Showing posts with label bible corruption. Show all posts
Showing posts with label bible corruption. Show all posts

Sunday, November 28, 2021

if it was found, that means it was lost, right?

A lot of evangelical Christians have an unrealistic and simplistic picture of the continuity  of the Bible. For instance, sometimes you see the claim that it would have been impossible for the text of the Torah  to have changed because there were just too many copies and the text was too spread out. But in reality there were several  moments when the text was incredibly vulnerable  to change. An interesting account can be seen in the Bible itself. 
2Kgs.22
[3] In the eighteenth year of King Josi'ah, the king sent Shaphan the son of Azali'ah, son of Meshul'lam, the secretary, to the house of the LORD, saying,
[4] "Go up to Hilki'ah the high priest, that he may reckon the amount of the money which has been brought into the house of the LORD, which the keepers of the threshold have collected from the people;
[5] and let it be given into the hand of the workmen who have the oversight of the house of the LORD; and let them give it to the workmen who are at the house of the LORD, repairing the house,
[6] that is, to the carpenters, and to the builders, and to the masons, as well as for buying timber and quarried stone to repair the house.
[7] But no accounting shall be asked from them for the money which is delivered into their hand, for they deal honestly."
[8] And Hilki'ah the high priest said to Shaphan the secretary, "I have found the book of the law in the house of the LORD." And Hilki'ah gave the book to Shaphan, and he read it.

In other words, the Torah was found in the Temple (implying that it was lost before this point). And lest you want to argue that this was just some kind of redundant  copy, consider the way the king and others seem to respond to the Torah as if it were new information. 
         
[9] And Shaphan the secretary came to the king, and reported to the king, "Your servants have emptied out the money that was found in the house, and have delivered it into the hand of the workmen who have the oversight of the house of the LORD."
[10] Then Shaphan the secretary told the king, "Hilki'ah the priest has given me a book." And Shaphan read it before the king.
[11] And when the king heard the words of the book of the law, he rent his clothes.
[12] And the king commanded Hilki'ah the priest, and Ahi'kam the son of Shaphan, and Achbor the son of Micai'ah, and Shaphan the secretary, and Asai'ah the king's servant, saying,
[13] "Go, inquire of the LORD for me, and for the people, and for all Judah, concerning the words of this book that has been found; for great is the wrath of the LORD that is kindled against us, because our fathers have not obeyed the words of this book, to do according to all that is written concerning us."

In other words, at this time, the children of Israel were at a particularly low point in terms of knowing and obeying the law, so much so that when the king read the book of the law he was genuinely shocked about what it said.

* **Dataset excerpt**
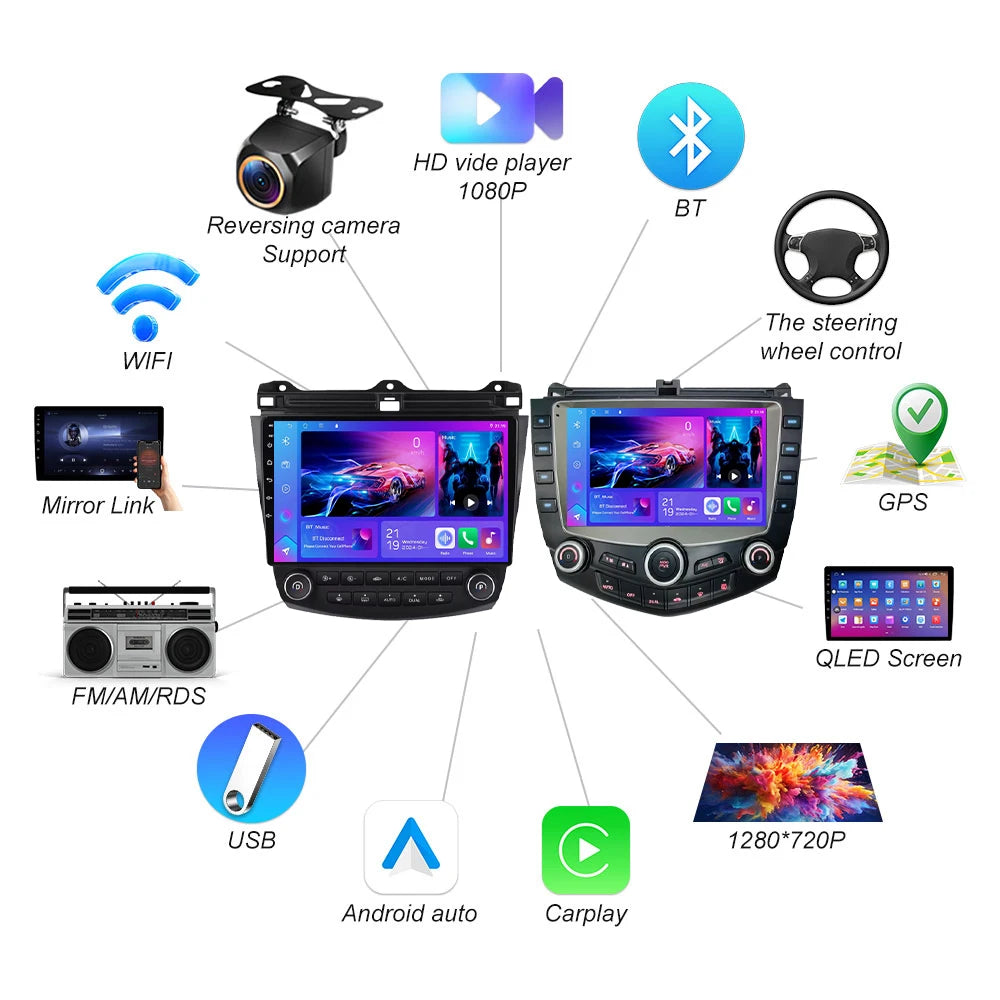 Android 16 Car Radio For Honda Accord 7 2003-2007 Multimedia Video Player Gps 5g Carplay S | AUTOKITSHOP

* **Work task**
Set down verbatim the portion of the post on the book of the law found in the Temple that runs from "[8] And Hilki'ah" to "before the king.", including both of those phrases.

* **Exercise answer**
[8] And Hilki'ah the high priest said to Shaphan the secretary, "I have found the book of the law in the house of the LORD." And Hilki'ah gave the book to Shaphan, and he read it.

In other words, the Torah was found in the Temple (implying that it was lost before this point). And lest you want to argue that this was just some kind of redundant  copy, consider the way the king and others seem to respond to the Torah as if it were new information. 
         
[9] And Shaphan the secretary came to the king, and reported to the king, "Your servants have emptied out the money that was found in the house, and have delivered it into the hand of the workmen who have the oversight of the house of the LORD."
[10] Then Shaphan the secretary told the king, "Hilki'ah the priest has given me a book." And Shaphan read it before the king.